I don't believe in God. That is the last thing I remember saying. Let me start at the beginning. I am married to a wonderful woman. We have been trying and trying to have a baby but it just won't happen. My wife cries herself to sleep every night because she wants a little child of her own to care for, to love, to hold. She has even tried to pray to her God to help. Well, I thought she was crazy! Praying to a make-believe God to help her have a baby after every doctor she has seen has told her if she were to have a baby it would be a miracle because medically she is unable to have one.

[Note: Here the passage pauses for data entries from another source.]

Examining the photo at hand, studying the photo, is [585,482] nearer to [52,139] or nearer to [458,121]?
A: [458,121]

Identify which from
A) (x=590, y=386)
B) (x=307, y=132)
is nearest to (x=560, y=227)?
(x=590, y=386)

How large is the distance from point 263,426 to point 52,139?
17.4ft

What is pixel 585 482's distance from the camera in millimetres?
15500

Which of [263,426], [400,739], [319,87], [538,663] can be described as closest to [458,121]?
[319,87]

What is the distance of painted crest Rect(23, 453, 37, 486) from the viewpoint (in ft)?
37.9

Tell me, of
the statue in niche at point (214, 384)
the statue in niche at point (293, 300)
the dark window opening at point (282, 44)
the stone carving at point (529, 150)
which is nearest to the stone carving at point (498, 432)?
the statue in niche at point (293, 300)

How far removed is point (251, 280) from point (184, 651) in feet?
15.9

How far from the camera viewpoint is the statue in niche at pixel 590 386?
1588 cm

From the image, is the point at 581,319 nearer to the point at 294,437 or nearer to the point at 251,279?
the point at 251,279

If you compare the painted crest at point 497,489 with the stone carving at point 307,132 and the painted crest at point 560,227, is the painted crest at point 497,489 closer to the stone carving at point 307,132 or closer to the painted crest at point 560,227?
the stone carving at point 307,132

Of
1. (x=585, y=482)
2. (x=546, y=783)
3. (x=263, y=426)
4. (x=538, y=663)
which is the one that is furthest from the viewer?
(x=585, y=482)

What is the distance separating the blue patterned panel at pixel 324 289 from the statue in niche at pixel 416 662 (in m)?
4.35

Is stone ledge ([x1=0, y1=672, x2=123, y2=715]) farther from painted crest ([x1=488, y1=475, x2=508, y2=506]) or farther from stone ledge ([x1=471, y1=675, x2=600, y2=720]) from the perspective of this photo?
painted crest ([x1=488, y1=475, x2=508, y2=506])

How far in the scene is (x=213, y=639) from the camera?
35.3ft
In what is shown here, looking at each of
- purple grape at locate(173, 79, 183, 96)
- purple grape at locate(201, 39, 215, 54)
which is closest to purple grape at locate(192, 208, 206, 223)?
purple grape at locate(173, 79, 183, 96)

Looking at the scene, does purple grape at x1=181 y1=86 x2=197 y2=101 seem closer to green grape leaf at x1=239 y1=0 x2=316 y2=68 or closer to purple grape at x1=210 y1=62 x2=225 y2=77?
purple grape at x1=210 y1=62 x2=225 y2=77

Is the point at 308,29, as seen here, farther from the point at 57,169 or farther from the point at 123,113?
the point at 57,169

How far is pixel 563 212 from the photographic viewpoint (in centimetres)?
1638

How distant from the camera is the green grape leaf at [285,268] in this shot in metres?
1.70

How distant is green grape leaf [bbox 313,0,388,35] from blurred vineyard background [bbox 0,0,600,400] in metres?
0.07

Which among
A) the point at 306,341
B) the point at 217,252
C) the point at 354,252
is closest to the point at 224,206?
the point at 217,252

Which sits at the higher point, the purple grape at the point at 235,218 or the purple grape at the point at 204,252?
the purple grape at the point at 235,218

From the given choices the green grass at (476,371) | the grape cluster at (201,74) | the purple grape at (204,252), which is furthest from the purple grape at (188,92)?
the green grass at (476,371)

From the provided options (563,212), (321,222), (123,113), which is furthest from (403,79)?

At the office that day I have a co-worker who calls himself a "Christian" who is always trying to tell me about this God thing. I couldn't take it anymore. That day I had just about had all I could take. My wife was at home constantly telling me God would take care of them. I come to work and this guy is pushing God into my face again!! I had to get out of there so I told everyone I was going home early.
I went out into the lobby and pushed the elevator button to go down, the door opened and I started to step in, just then I heard my wife call my name. I turned around to see my wife standing there with a big smile on her face. It was a very odd time for her to be there at 3:00 in the afternoon. She shouldn't even be off work yet!
I heard someone say "I can't believe this!" and I looked over and saw everyone looking at the elevator that I had just almost stepped into. I walked over to the elevator and looked in and I could say nothing. I just couldn't believe what I was seeing. This elevator had no floor.
If I had stepped into that elevator I would have dropped 20 stories to my death. I couldn't believe it!! I looked over at my wife and thought if she had not been here at that minute I would have been dead!! I asked her, "Why did you come here this time of day?"
She just looked at me and said, "I had to go to the doctor this morning and I came by to tell you that we are going to have a baby." A baby!! A miracle!! One, a miracle for her to be pregnant; two, for this miracle in itself to save my life. My last words before that happened. "I don't believe in God." I dropped to my knees and wept. How could I not believe?